_DADOS DO EXERCÍCIO_.
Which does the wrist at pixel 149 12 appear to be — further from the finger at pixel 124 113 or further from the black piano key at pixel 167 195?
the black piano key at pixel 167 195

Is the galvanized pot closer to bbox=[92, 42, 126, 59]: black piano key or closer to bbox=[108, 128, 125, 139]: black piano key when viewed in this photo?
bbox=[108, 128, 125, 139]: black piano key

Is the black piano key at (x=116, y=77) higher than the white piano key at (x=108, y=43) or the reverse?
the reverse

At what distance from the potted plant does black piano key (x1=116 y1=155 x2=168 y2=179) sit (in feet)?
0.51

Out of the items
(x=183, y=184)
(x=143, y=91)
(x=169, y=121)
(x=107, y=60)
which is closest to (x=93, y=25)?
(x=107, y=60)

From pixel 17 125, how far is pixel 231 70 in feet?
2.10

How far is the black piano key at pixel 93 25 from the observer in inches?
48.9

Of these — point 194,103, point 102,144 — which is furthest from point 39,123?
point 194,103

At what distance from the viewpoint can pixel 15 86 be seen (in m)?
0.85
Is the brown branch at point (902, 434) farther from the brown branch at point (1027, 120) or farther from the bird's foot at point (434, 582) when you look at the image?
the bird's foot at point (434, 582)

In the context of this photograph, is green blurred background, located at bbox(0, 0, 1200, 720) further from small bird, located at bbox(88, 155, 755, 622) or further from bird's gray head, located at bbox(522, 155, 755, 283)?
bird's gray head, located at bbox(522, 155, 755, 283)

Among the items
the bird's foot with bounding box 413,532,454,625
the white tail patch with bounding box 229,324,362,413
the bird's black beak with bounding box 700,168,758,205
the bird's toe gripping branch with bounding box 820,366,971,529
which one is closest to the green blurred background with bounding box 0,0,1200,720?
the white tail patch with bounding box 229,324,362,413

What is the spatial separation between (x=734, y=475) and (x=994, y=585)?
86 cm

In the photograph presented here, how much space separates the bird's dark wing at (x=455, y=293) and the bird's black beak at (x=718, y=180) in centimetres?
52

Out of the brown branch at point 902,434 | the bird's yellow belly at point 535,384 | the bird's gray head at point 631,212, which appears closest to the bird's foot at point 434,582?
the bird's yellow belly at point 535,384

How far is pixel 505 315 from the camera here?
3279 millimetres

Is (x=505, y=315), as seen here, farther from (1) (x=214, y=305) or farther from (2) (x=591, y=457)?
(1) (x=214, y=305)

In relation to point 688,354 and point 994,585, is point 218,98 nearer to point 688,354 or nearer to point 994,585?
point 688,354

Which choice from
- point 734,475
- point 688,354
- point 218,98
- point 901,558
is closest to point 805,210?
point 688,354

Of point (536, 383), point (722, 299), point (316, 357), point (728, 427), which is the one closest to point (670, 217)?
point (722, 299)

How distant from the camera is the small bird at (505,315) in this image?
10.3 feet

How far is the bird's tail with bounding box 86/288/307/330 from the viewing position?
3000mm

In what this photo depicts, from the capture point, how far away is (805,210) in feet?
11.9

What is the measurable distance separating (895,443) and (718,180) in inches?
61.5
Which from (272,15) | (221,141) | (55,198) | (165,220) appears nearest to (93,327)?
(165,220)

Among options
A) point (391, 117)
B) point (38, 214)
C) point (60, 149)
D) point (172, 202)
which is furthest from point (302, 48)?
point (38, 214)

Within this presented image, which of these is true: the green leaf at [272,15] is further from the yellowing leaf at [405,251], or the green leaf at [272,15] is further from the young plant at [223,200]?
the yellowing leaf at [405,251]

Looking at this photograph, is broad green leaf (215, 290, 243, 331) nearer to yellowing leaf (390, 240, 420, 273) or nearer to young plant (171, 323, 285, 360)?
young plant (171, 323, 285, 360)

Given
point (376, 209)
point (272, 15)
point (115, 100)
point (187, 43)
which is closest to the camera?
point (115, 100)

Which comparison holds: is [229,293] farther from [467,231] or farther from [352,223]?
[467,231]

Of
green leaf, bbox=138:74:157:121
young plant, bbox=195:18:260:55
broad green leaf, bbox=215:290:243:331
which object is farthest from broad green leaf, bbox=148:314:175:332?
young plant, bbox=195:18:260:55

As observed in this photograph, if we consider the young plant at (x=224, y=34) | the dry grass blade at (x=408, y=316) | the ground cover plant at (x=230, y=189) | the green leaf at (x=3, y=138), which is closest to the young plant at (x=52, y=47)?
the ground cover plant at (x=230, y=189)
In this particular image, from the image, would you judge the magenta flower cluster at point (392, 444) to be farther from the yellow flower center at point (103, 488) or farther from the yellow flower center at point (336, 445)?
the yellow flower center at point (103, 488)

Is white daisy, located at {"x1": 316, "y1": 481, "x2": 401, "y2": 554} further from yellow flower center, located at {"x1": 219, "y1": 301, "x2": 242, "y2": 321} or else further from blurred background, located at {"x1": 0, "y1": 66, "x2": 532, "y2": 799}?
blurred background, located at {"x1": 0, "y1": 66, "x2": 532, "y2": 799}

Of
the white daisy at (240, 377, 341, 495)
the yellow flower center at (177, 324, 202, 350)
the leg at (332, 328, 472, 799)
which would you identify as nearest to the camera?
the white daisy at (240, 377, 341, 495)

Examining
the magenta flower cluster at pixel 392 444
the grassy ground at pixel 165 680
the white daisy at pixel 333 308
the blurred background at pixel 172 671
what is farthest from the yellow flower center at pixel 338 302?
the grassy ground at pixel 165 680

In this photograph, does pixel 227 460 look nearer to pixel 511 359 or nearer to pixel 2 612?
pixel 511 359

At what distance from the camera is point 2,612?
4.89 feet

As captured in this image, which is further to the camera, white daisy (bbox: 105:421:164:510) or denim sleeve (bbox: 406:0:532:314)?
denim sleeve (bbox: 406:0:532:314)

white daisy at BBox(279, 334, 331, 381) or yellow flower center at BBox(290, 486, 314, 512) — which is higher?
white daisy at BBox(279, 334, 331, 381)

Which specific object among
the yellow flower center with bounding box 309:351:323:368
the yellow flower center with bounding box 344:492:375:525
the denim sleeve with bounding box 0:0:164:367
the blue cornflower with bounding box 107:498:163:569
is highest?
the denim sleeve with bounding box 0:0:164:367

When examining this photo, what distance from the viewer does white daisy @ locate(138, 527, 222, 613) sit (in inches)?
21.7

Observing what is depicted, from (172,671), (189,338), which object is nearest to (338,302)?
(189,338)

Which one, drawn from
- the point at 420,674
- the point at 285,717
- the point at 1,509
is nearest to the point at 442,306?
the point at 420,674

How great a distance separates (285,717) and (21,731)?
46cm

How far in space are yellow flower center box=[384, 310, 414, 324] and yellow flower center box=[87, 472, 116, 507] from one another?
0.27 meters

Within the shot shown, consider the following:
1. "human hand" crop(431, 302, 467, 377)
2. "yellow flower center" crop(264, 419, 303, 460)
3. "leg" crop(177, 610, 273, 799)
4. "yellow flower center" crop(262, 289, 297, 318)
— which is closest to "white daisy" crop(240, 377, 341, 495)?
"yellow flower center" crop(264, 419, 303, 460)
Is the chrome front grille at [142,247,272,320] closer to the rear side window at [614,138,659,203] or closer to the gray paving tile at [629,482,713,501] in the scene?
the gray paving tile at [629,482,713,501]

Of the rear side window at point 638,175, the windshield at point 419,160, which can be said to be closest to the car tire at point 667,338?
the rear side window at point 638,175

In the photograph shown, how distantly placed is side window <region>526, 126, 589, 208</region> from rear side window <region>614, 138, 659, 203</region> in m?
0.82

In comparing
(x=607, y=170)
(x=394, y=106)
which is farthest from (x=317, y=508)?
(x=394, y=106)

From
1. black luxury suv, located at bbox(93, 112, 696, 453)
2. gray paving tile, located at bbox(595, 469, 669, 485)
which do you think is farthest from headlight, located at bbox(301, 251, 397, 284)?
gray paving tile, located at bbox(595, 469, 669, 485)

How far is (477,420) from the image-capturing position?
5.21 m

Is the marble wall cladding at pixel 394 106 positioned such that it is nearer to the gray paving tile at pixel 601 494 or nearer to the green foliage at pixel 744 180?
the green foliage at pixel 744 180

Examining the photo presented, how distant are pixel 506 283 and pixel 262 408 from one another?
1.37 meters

_INSTRUÇÃO_. Por favor, copie sem nenhuma alteração as linhas das entradas acima, da linha que contém "How far is (477,420)" até o fim das entradas, incluindo essa primeira linha e a última.

_RESPOSTA ESCRITA_.
How far is (477,420) from the image-capturing position?
5.21 m

Is the marble wall cladding at pixel 394 106 positioned such that it is nearer to the gray paving tile at pixel 601 494 or nearer to the green foliage at pixel 744 180?
the green foliage at pixel 744 180

Examining the photo presented, how distant are pixel 506 283 and pixel 262 408 from one another?
1.37 meters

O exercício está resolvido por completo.